Am I the only one who uses carb cleaner?

Carb cleaner from your automotive store. Dissolves paint. Cleans metal, comes with a handy tube so you can spray it through the airbrush. Works on cleaning regular brushes too.

The downside is that it stinks (use in a ventilated area) and it will attack plastic (but it's OK on metal body airbrushes like Paasche and Badger).

It's great for a between color clean and I also use it with a cloth and pipe cleaner for the regular strip down clean.

Costs about $3 a can. Lasts for about 100 quick cleans.

Jim


----------



## kylwell (Mar 13, 2004)

I'm a die hard EZ Air Airbrush Cleaner user. For acrylics (99% of what I spray) it works beautifully, 30 seconds between colors, 60 seconds for end of day. 

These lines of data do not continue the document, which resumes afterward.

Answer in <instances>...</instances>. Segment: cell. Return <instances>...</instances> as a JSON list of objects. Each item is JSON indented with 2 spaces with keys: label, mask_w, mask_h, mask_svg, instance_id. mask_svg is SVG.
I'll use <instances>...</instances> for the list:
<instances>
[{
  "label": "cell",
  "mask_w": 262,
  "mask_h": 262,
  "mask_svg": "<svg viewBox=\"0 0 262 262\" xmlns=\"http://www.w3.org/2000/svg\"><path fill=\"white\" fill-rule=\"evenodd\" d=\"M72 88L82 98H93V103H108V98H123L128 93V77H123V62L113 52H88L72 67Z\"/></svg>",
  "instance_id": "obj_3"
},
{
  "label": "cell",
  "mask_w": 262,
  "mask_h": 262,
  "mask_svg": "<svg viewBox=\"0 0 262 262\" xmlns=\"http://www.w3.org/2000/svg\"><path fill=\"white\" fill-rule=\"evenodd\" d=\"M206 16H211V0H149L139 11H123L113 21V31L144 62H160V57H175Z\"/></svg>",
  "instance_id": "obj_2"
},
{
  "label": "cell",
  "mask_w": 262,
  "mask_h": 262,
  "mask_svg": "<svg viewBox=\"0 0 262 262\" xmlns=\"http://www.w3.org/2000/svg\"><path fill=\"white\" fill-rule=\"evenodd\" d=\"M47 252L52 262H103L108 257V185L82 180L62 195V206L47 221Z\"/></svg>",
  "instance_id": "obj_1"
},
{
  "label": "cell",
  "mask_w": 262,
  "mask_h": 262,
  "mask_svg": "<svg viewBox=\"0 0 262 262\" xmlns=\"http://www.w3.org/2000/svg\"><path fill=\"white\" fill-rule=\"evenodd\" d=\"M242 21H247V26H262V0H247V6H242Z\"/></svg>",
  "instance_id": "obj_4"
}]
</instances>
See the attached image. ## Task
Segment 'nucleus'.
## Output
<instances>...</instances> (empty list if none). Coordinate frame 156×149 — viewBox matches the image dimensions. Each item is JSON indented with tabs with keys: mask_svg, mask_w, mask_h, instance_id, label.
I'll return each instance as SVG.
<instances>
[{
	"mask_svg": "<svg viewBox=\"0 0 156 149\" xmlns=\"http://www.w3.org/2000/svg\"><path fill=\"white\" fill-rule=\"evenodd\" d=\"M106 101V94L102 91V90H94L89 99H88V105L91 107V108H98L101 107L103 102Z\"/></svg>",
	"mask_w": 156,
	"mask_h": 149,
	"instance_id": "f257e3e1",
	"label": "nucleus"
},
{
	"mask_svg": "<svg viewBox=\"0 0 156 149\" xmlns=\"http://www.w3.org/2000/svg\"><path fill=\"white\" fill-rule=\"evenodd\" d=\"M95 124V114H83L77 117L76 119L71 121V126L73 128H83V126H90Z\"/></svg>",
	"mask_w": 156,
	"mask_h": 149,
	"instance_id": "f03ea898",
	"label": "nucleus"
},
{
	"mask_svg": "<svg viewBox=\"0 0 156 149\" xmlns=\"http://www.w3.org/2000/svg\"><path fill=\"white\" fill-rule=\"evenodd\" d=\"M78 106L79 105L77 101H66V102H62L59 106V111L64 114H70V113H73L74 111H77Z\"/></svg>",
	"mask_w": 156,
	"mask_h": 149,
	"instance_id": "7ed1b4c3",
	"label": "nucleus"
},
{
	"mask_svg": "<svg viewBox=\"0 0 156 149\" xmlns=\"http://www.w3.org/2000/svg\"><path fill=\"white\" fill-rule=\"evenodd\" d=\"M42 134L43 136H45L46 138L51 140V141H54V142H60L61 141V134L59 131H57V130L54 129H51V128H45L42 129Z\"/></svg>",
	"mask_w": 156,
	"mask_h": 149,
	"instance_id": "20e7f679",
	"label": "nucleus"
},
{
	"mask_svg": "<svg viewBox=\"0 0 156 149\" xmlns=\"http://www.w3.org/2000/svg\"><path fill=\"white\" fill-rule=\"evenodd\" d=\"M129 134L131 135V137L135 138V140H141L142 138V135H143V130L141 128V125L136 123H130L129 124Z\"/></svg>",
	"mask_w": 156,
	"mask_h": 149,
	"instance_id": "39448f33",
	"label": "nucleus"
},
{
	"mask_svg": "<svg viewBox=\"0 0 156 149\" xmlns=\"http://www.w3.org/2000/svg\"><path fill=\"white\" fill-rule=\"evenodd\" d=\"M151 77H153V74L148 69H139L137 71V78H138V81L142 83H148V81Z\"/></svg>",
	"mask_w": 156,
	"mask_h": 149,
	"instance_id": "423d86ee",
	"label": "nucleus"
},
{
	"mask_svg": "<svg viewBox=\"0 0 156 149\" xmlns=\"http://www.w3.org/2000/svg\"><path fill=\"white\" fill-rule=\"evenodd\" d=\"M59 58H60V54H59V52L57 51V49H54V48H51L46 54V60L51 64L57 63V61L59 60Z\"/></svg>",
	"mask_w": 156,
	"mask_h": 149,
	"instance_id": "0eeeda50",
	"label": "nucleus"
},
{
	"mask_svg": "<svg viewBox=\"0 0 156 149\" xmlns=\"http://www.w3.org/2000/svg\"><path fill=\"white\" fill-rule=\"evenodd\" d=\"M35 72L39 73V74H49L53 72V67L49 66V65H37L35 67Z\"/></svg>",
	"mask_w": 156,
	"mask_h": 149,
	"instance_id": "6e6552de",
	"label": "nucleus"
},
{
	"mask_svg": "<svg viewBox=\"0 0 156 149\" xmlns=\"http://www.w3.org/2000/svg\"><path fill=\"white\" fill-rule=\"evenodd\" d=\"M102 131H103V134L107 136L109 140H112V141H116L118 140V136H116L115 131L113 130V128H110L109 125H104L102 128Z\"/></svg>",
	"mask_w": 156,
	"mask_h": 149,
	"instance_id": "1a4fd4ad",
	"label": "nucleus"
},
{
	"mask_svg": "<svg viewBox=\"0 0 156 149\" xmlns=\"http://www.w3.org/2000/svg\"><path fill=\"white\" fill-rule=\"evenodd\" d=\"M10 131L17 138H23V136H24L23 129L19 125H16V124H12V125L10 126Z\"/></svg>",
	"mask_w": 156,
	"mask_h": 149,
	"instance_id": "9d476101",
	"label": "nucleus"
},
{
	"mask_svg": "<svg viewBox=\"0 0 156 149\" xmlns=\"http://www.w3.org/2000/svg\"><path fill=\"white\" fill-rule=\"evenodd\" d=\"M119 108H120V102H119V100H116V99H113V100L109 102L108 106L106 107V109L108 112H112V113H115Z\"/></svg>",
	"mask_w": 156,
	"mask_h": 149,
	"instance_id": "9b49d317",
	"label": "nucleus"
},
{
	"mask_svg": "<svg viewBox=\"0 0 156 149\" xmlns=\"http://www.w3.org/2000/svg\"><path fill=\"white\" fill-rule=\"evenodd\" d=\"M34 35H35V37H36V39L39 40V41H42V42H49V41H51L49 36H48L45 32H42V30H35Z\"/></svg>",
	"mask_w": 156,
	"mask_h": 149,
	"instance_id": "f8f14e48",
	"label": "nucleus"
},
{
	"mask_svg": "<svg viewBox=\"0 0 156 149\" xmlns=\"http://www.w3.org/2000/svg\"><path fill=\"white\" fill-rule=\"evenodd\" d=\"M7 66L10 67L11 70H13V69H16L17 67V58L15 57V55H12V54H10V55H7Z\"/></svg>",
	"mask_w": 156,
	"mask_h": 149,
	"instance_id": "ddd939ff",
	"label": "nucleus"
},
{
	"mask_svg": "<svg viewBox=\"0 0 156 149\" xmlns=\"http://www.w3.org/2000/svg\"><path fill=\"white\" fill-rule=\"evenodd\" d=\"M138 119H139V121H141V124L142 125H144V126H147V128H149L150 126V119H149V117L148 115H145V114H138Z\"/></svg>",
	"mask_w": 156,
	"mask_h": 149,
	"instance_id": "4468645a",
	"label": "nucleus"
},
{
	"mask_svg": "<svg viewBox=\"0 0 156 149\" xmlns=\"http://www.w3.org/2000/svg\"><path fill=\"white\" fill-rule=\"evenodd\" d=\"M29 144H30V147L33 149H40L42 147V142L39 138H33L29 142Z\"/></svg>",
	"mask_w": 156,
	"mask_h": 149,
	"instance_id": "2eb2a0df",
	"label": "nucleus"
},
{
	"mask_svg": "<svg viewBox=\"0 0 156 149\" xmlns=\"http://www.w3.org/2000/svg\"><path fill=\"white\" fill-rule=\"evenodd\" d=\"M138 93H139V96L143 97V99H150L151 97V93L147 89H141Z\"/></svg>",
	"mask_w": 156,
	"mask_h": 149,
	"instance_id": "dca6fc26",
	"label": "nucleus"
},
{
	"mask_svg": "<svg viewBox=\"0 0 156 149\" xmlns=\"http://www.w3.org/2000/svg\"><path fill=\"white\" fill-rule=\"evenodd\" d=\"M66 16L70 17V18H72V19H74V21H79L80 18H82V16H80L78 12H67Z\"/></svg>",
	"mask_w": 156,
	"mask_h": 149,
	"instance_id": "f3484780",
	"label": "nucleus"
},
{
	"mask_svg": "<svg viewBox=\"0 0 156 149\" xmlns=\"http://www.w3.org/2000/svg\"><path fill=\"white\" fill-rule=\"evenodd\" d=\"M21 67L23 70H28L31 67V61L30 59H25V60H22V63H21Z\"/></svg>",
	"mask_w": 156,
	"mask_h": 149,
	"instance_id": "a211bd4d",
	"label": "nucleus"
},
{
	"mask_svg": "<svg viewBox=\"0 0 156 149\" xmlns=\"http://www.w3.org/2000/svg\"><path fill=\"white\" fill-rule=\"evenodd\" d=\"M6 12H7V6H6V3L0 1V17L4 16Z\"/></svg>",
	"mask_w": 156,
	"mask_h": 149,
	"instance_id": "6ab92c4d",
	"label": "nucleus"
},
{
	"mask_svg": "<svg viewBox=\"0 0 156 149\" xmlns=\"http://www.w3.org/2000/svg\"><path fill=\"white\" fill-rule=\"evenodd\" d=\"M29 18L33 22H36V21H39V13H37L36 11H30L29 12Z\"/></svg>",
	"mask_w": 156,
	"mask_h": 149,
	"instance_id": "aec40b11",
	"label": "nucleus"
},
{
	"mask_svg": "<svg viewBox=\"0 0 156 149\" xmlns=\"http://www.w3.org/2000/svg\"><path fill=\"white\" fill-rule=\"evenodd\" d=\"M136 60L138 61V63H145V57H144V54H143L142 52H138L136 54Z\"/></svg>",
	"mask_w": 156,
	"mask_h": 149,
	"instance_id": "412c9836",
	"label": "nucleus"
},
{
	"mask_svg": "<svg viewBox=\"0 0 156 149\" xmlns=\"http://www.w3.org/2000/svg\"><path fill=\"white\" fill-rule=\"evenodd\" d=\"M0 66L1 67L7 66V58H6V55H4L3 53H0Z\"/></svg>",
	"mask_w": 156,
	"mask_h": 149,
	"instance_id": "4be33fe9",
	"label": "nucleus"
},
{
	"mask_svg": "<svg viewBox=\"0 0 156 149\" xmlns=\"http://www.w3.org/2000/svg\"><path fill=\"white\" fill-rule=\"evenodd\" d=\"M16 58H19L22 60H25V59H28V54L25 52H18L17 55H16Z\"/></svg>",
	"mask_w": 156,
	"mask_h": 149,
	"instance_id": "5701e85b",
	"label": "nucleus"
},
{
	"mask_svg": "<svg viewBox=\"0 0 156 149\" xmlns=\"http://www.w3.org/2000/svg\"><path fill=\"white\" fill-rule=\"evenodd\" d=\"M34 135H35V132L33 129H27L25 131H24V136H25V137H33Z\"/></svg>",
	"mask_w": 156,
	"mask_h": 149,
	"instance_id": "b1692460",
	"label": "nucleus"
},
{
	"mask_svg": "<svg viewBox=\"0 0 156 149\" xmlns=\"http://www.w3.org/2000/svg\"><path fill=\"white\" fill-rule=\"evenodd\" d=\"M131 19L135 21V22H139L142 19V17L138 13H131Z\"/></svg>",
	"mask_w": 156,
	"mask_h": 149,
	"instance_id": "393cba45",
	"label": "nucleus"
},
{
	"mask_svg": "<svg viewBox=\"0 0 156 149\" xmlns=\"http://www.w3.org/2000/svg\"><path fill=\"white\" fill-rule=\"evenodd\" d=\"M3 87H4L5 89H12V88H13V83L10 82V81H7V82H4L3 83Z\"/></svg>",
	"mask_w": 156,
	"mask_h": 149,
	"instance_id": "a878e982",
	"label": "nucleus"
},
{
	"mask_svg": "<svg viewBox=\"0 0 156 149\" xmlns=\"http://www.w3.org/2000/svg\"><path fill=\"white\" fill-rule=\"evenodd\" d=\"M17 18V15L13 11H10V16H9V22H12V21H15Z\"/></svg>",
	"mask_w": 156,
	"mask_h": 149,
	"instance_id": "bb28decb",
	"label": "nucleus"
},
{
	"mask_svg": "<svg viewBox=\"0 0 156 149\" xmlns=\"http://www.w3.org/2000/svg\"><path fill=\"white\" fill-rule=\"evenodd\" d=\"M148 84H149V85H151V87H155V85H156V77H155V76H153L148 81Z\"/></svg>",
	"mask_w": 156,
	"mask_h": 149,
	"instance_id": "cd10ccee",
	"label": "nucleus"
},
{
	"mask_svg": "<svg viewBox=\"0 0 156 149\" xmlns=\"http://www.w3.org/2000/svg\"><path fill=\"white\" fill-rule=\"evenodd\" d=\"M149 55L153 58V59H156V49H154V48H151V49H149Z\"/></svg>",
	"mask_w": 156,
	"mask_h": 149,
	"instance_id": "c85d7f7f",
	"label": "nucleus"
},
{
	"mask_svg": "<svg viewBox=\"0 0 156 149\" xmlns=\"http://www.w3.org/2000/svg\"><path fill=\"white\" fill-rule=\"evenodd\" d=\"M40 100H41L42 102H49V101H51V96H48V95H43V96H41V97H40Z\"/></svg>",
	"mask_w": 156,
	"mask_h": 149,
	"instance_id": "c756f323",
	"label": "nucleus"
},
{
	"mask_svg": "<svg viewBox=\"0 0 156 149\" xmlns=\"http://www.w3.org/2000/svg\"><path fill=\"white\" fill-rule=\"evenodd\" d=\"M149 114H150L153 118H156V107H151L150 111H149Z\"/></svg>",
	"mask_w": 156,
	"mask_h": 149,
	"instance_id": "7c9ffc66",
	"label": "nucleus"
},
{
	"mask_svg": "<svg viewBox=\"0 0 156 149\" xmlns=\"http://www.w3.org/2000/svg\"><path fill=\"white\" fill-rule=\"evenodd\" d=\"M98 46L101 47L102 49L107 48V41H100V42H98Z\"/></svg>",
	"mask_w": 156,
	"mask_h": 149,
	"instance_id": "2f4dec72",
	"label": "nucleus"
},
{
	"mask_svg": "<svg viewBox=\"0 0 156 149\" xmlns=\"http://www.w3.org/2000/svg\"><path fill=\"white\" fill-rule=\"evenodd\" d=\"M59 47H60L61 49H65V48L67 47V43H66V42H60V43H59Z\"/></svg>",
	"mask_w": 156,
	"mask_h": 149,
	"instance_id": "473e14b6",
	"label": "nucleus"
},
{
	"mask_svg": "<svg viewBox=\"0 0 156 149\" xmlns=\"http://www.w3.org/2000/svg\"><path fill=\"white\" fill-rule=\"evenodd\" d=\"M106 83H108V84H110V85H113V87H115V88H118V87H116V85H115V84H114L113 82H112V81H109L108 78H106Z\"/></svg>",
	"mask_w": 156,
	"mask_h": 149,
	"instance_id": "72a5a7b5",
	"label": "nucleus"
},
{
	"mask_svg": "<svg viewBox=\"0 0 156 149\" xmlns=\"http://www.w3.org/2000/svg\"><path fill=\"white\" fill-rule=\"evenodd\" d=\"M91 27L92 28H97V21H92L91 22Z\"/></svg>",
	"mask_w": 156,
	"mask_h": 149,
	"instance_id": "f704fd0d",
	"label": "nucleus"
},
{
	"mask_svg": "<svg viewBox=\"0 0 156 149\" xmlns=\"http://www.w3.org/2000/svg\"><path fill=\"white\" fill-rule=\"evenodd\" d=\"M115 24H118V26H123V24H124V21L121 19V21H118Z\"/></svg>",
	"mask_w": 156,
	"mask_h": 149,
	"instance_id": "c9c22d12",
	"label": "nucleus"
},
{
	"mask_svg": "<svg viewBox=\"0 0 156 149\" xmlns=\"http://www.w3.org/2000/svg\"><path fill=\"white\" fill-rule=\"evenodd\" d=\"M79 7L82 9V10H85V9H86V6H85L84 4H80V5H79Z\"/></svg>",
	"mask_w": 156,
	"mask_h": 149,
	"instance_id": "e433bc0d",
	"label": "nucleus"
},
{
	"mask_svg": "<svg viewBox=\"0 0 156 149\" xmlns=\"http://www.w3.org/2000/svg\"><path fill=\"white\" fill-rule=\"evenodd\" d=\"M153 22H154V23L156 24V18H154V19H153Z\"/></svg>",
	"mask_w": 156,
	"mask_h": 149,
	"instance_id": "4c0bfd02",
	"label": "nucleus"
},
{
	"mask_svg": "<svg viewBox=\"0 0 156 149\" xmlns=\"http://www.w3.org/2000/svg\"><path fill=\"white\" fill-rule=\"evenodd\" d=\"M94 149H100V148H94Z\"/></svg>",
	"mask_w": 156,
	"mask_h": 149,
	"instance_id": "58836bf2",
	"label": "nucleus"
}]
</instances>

The other 1% is lacquers, which plain old lacquer thinner works fine to clean out and take care of any acrylic residue.


----------



## Flatlander54 (Feb 24, 2010)

Arronax said:


> Am I the only one who uses carb cleaner?
> 
> Carb cleaner from your automotive store. Dissolves paint. Cleans metal, comes with a handy tube so you can spray it through the airbrush. Works on cleaning regular brushes too.
> 
> ...



Do you have any problems with the carb cleaner deteriorating the o-rings? Thanks.

mike


----------



## bigdaddydaveh (Jul 20, 2007)

I don't think you would. Carbs and fuel injection systems are full of rubber gaskets and o-rings.


----------



## Magesblood (May 12, 2008)

I like those glass tanks with the spiral at the bottom.

Alcohol for acrylic based paints. Testors thinner for enamels. SIG dope thinner for tough stuff (never for airbrush).


----------



## SMA (Nov 30, 2008)

Great tips! 

Umm,,, I have a friend that accidentally left his airbrush uncleaned after a session of spraying Future. Anyone have a remedy? Yeah just curious...for my, uh friend. Yeah.


----------



## kylwell (Mar 13, 2004)

Windex. 

Good old ammonia based Windex.

Or lacquer thinner if your brush can handle it.


----------